Momento del perfezionamento: La conciliazione si perfeziona con la sottoscrizione dell'accordo o del processo verbale, e non con il versamento delle somme. Il mancato pagamento non fa rinascere il debito originario, ma attiva la riscossione coattiva delle somme concordate.

Parametro Regola Note
Termine primo versamento Entro 20 giorni dalla firma Unica soluzione o prima rata
Rateazione standard Max 8 rate trimestrali Per importi fino a €50.000
Rateazione ampliata Max 16 rate trimestrali Se importo > €50.000
Garanzie ✔ Non richieste A prescindere dall'importo
Compensazione F24 ✔ Generalmente ammessa Con crediti d'imposta disponibili
Inadempimento rate ✘ Iscrizione a ruolo Con sanzione aggiuntiva del 45%
💳 Confronto piani di rateazione (importo esempio: €60.000)
🧮 Esempio pratico — Piano di pagamento rateale

Importo conciliato di € 60.000 (supera la soglia di €50.000) → diritto a 16 rate trimestrali.

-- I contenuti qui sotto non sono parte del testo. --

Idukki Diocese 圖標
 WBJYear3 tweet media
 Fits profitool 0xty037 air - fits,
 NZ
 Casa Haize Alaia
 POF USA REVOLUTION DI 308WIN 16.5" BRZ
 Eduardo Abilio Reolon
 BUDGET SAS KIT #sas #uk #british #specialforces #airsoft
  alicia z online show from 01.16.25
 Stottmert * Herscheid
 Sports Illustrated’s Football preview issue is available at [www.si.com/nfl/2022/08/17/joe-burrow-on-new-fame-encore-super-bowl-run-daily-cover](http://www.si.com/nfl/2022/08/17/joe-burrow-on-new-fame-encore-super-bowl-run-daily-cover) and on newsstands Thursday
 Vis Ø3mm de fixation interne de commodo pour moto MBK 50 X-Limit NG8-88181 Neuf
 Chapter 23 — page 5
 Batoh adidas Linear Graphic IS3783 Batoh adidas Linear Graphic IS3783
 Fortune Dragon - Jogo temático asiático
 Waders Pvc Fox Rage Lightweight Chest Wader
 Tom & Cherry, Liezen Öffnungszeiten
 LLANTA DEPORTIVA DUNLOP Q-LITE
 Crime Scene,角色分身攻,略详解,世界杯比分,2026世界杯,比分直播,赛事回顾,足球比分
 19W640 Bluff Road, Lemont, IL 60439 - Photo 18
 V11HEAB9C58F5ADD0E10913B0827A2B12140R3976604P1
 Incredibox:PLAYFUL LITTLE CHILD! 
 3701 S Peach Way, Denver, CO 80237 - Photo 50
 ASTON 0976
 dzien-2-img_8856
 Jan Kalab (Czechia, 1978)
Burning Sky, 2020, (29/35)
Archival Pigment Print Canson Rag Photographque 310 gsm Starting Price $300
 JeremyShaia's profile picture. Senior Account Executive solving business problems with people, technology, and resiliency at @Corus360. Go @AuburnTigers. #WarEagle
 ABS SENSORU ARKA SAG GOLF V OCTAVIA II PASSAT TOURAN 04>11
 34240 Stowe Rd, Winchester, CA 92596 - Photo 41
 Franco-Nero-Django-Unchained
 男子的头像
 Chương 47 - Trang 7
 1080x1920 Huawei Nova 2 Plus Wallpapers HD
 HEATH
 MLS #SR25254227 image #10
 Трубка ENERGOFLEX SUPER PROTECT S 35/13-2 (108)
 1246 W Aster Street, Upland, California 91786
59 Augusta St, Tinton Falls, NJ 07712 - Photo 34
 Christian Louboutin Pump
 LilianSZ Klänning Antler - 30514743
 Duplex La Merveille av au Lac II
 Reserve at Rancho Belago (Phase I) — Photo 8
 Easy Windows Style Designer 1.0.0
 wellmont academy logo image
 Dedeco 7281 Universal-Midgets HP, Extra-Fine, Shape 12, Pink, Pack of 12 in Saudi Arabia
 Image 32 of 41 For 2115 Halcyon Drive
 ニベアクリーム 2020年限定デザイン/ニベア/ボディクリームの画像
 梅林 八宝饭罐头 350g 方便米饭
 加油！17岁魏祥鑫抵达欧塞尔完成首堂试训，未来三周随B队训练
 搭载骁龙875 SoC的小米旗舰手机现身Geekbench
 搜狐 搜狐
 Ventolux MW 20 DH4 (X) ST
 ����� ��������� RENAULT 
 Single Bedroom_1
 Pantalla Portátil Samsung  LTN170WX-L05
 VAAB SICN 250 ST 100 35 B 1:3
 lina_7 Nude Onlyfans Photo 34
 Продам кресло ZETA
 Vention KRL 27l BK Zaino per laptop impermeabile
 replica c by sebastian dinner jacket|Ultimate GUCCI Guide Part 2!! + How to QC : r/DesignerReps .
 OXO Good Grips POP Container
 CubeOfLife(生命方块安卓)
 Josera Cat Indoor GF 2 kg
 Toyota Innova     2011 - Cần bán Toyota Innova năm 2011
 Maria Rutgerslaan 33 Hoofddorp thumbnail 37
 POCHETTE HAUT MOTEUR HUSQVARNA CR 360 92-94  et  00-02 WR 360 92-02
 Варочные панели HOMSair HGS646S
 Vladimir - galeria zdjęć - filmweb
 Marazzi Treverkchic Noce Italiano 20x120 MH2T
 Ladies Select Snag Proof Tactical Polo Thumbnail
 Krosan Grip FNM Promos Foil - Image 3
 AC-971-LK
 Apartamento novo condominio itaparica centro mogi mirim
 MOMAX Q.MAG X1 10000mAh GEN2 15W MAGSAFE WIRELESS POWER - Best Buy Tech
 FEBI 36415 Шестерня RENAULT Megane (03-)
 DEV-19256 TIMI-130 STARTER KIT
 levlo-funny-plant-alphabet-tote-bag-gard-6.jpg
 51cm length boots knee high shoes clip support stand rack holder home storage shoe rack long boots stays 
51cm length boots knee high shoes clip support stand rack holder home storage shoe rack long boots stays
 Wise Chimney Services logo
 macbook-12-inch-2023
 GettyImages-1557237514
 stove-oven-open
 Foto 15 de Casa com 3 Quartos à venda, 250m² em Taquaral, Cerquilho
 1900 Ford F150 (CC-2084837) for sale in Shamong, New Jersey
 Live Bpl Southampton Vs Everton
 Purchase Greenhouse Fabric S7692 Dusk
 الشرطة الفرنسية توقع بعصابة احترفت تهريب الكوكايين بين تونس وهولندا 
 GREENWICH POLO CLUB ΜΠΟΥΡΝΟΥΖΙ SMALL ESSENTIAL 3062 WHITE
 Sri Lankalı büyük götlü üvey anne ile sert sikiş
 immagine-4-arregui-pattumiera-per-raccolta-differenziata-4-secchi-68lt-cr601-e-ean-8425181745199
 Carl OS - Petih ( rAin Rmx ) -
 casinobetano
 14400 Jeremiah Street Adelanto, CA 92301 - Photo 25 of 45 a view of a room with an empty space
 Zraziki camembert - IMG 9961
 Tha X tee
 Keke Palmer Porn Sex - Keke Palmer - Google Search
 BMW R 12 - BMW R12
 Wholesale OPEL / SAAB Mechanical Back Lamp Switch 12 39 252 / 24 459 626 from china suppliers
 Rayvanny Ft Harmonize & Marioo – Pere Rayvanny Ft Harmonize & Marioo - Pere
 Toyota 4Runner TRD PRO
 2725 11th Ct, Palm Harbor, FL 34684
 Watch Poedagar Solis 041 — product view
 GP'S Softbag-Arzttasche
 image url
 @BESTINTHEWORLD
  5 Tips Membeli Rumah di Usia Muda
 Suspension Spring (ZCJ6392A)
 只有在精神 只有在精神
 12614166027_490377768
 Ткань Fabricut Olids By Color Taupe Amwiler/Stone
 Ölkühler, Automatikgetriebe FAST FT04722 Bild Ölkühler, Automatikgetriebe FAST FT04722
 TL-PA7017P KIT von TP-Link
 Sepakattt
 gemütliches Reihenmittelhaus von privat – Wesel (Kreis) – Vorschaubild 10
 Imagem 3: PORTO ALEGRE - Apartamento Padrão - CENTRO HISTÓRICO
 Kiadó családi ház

# Scadenza Importo rata Residuo debito
0 Entro 20 gg dalla firma € 3.750 (prima rata) € 56.250
1–15 Ogni 3 mesi € 3.750 + interessi Progressivamente ↓
TOTALE (senza interessi) € 60.000 in 4 anni

📌 Non è richiesta alcuna fidejussione o altra garanzia reale/personale. Gli interessi sulle rate successive alla prima si calcolano al tasso legale vigente.

06 Effetti Novativi e Riflessi Penali

Efficacia novativa

Una volta sottoscritta, la conciliazione sostituisce integralmente la pretesa originale. Gli eventuali inadempimenti nei pagamenti non fanno "rinascere" il debito originario (accertamento): le somme concordate vengono iscritte a ruolo con una soprattassa del 45% sull'importo residuo.

Effetti penali

Il pagamento integrale prima dell'apertura del dibattimento di primo grado può produrre rilevanti conseguenze penali:

  • Circostanza attenuante generale per i reati tributari (es. dichiarazione fraudolenta, occultamento di documenti).
  • Causa di non punibilità per specifiche fattispecie: omesso versamento IVA (art. 10-ter D.Lgs. 74/2000) e omessa ritenuta certificata (art. 10-bis), a condizione che l'integrale pagamento avvenga entro l'apertura del dibattimento.
⚠️

Attenzione: La causa di non punibilità opera solo per specifici reati e nei termini indicati. Non si applica automaticamente a tutti i reati tributari. È sempre necessaria la valutazione del difensore penale-tributarista.

Spese processuali

Di norma, in sede di conciliazione le spese processuali si intendono compensate tra le parti, salvo diverso accordo esplicitamente inserito nel verbale conciliativo.

⚖️ Effetti penali del pagamento integrale: panoramica

Conclusione

La conciliazione giudiziale rappresenta una fondamentale opportunità di risparmio e di chiusura definitiva delle pendenze con il Fisco. Tuttavia, la complessità delle variabili in gioco — sanzioni, termini di perfezionamento, riflessi penali, efficacia novativa — richiede un'attenta valutazione tecnica da parte del difensore abilitato.

Il professionista che concilia deve essere in possesso di apposita procura speciale rilasciata dal contribuente, ai sensi dell'art. 48 D.Lgs. 546/92.